及川長編 そんなものさいいもんさ fin
「……名前ちゃん、」

及川の顔を見てハッとする。やっちゃった。……言っちゃった。
それまでギリギリのところで目尻に止まっていた涙が、一気にこぼれ落ちる。ぼろぼろと重力に従って落ちる大きな粒が私の頬を濡らした。

「ほんと最悪……」
「…………」
「ほんとっ……こんなはずじゃなかった、こんなこと言うつもりなかったのに!……さいっあく……!」
「…………」
「振るんだったら優しくすんなっ、期待、させるようなこと、っすんな……!そうやって今も私のこと気にしてるみたいなことっ、聞かないでよ!」
「……ごめん、」
「及川もまだ私のこと、好きなんじゃないの!?」
「…………」
「だからそんなことっ、」
「……好きだよ。ずっと名前ちゃんだけが好き」
「、ならっ!」
「だけど無理だって、前にも話したよね」
「む、無理とかっ……!」
「名前ちゃん」

言わないでよ。相変わらず睨みつけた先の及川にイライラして、言うつもりのなかった、なのに止まらなかった言葉たちを拾い上げることもできない。
ずっと私の中で燻り続けた想いは涙と共に落ちて、惨めに転がっている。

どうせならもうずっと突き放してくれたら、そしたら及川を忘れられるかもしれないのに。自分から会いに来たくせに勝手だって思うよ。そんなの私が一番分かってるよ。
だけどやっぱり、久しぶりに会った及川がまだそんな目で私を見つめるから……付き合ってはくれないくせにまだ好きだって言うから。私はずっとずっと及川に囚われたままなんだ。
こんなにみっともなく女々しくさせた責任、取ってよ。

この件に関しては頑なに首を縦に振らない及川。お馴染みの私の前でへらへら笑う及川はいなくて、ただただ困ったような表情で、でも決して「うん」とは言ってくれない。
だからってもうここで諦める私でもなかった。そうだったら卒業してから三年、またこんなに子供みたいに泣き喚いたりしない。……自分で自分をコントロール出来ないほど、好きでいたりしない。

「え」

私はぐいっと及川の腕を引っ張って、不意を突かれた及川がややこちらにバランスを崩す。近付く顔。及川の髪が揺れた。

「…………」
「……名前、ちゃん?」
「…………」

ず、と鼻を啜る。こんなに間近で及川を見るのはいつぶりだろうか。もう少し動けば鼻の先が触れ合ってしまいそうな距離で、私はそのムカつくくらいに綺麗な顔にやっぱり焦がれて。

「……いつ帰るの」
「へ」
「いつ!向こうに帰るの!?」
「あ……えっと、来週……?」
「じゃあそれまでに一回だけ、デートしようよ」
「え?」
「デートして、及川に……徹に私のこと惚れ直させる。もう私を離したくないって、言わせてみせるから、」
「何言って」
「それでもダメだったら、……今度こそ本当に諦めるから、」
「……名前ちゃん、それは」
「お願い」
「…………」
「……おねがい、徹」
「……しょうがないなぁ」

観念したように、徹が息を吐いた。徹。とおるだって。懐かしい音にまた泣きそうになるのを堪える。
これじゃ付き合うよりももっと前、徹に彼女のふりをお願いされた時と立場が逆になってしまっている。悔しい。

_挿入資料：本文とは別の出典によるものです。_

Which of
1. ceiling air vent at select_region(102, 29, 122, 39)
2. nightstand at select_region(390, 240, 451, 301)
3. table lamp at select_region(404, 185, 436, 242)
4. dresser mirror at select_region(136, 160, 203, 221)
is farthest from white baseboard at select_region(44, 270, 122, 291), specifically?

だけどそれよりも嬉しいと思ってしまうのは隠せなくて、ずっと強張っていた肩の力が抜ける。笑っちゃうほど必死だな、私。だけどこれがラストチャンスなんだもん。かっこ悪くても、他にどう思われたってもいいと思えるのは相手が徹だから。

私が好きなのは……ずっとずっと、徹しかいないんだよ。

「っていうか名前ちゃん、なんかキャラ変わった?そんな積極的だっけ、及川さんドキドキしちゃうんですけど」
「は、はぁ!?……変わって、ないし。バレーのことばっかで記憶力衰えてんじゃないの、」
「ふっ……でもひどいのは相変わらずだなぁ」
「…………」
「なにさ」
「……なにも」
「デート、するんじゃないの?」
「するっ…………けど」
「けど?」
「…………する」
「ふーん?」
「……なによ」
「ううん。何してくれるのかなぁって」

はぁ!?さっきまで断固拒否って感じだったくせに、調子の良い奴!そんなんだからこっちが諦められないって、本当に分かってんの?徹のくせに!

だけどあっという間に穏やかな空気に戻ったのは徹のお陰か。何を考えているの分からないけど、「まぁ名前ちゃんのお願いだったら断れないしな〜」なんてバカ言ってる徹に一瞬本当にあの頃に戻ったみたいだった。

「なんか懐かしいねぇ」
「へ!?」
「高三の夏も、ほら、こうやって一緒に帰ってたでしょ」
「あ、……うん」
「まぁこんなに頬が痛いことはなかったけどね」
「なっ……ご、ごめん」
「全然。……俺は名前ちゃんのこと、もっと傷付けてるから」
「…………」
「だから気にしないで」

笑っているはずのその表情にぐっと胸が詰まる。なんなんだろう。泣いて、喚いて、好きな人に平手打ちまでかまして、それで渋々一回だけのデートを受け入れられるって、そんなの奇跡的なチャンスでしかないのに。今この瞬間だけでも、喜ぶところなのに。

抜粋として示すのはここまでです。